Capítulo 3 – Categorização lexical e classes de palavras

3.3 Classes lexicais e categorias gramaticais

Como já mencionado na seção anterior, serão abordadas somente as classes de palavras verbo (V), nome (N), adjetivo (ADJ) e advérbio de modo (ADV), pelo fato de essas expressarem mais claramente conceitos e serem passíveis de uso predicativo, ou pelo menos poderem entrar em relação estreita – de modificação ou atribuição – com classes predicativas, como no caso do ADV de modo. Neste sentido, a visão funcionalista sobrepõe-se à concepção tradicional, aristotélica (Neves, 2002), e a substitui e amplia por relações semânticas quanto à

predicação e referenciação, e por relações sintáticas quanto ao que se refere a conceitos com núcleo e modificador. Diz Neves (2002:80) que “entre os processos de funcionamento e as classes, podem-se descobrir correspondências regulares que respondem pelo estabelecimento do estatuto categorial dos diversos itens em funcionamento na produção lingüística”. A visão funcionalista permitirá, por conseguinte, verificar o potencial predicativo no funcionamento das PdD e distinguir entre as palavras que representam essa classe e as unidades de funcionamento, os sintagmas. É nesse sentido que devem ser entendidas as definições das categorias lexicais predicativas dadas por Hengeveld (1992b) e transcritas no Quadro XIV16. QUADRO XIV:DEFINIÇÕES DAS CATEGORIAS PREDICATIVAS:

→ Um predicado verbal é um predicado que, sem medidas complementares necessárias, tem apenas uso predicativo.

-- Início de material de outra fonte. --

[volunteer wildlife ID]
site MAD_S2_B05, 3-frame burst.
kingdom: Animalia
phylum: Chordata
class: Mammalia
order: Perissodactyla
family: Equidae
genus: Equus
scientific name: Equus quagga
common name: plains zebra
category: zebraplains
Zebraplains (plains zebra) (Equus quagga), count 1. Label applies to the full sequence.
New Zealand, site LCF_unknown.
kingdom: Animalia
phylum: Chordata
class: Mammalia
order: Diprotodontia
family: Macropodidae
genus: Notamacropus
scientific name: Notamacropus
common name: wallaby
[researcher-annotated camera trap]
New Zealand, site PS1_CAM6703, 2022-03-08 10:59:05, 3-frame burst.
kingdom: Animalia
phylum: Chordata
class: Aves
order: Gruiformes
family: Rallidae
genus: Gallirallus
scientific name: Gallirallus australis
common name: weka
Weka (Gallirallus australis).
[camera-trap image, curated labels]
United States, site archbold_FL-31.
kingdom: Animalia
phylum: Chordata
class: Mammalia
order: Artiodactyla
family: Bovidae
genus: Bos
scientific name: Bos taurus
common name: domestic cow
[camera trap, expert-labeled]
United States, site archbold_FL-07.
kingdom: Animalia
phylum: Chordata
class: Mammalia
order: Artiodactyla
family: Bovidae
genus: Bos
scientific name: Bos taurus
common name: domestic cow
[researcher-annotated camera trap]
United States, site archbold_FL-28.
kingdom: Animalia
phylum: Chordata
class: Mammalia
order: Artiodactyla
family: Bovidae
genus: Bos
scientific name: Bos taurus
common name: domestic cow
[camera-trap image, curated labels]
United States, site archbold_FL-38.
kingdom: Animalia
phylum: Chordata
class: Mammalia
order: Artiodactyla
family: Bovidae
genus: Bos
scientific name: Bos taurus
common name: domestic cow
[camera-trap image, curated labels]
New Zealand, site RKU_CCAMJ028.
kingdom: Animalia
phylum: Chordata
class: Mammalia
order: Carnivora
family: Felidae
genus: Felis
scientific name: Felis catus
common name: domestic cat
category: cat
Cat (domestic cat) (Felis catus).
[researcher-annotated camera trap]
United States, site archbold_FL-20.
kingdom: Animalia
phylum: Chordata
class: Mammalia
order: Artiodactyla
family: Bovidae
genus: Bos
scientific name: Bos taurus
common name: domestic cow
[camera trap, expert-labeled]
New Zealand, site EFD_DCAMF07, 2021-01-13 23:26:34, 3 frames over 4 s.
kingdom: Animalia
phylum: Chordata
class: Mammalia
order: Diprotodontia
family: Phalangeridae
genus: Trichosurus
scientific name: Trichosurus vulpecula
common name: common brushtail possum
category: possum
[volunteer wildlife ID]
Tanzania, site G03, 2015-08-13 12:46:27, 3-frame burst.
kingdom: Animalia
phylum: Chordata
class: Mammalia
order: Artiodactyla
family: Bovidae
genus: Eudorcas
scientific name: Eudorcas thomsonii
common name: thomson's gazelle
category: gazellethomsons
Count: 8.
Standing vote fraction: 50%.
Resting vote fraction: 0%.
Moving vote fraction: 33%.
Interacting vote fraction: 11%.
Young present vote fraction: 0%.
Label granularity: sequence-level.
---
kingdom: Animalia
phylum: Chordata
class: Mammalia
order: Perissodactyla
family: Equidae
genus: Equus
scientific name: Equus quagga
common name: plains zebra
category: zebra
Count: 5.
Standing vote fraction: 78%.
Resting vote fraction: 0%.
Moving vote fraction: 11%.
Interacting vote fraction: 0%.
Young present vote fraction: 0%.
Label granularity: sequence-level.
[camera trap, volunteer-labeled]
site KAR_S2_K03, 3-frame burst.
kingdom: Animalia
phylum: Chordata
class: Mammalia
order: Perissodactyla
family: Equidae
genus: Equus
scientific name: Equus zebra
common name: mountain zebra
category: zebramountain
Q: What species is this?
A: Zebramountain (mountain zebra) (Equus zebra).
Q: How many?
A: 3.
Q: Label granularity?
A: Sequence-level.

→ Um predicado nominal é um predicado que, sem medidas complementares necessárias, pode ser usado como núcleo de um termo.

→ Um predicado adjetival é um predicado que, sem medidas complementares necessárias, pode ser usado como modificador de um núcleo nominal. → Um predicado adverbial é um predicado que, sem medidas complementares

necessárias, pode ser usado como modificador de um núcleo não-nominal.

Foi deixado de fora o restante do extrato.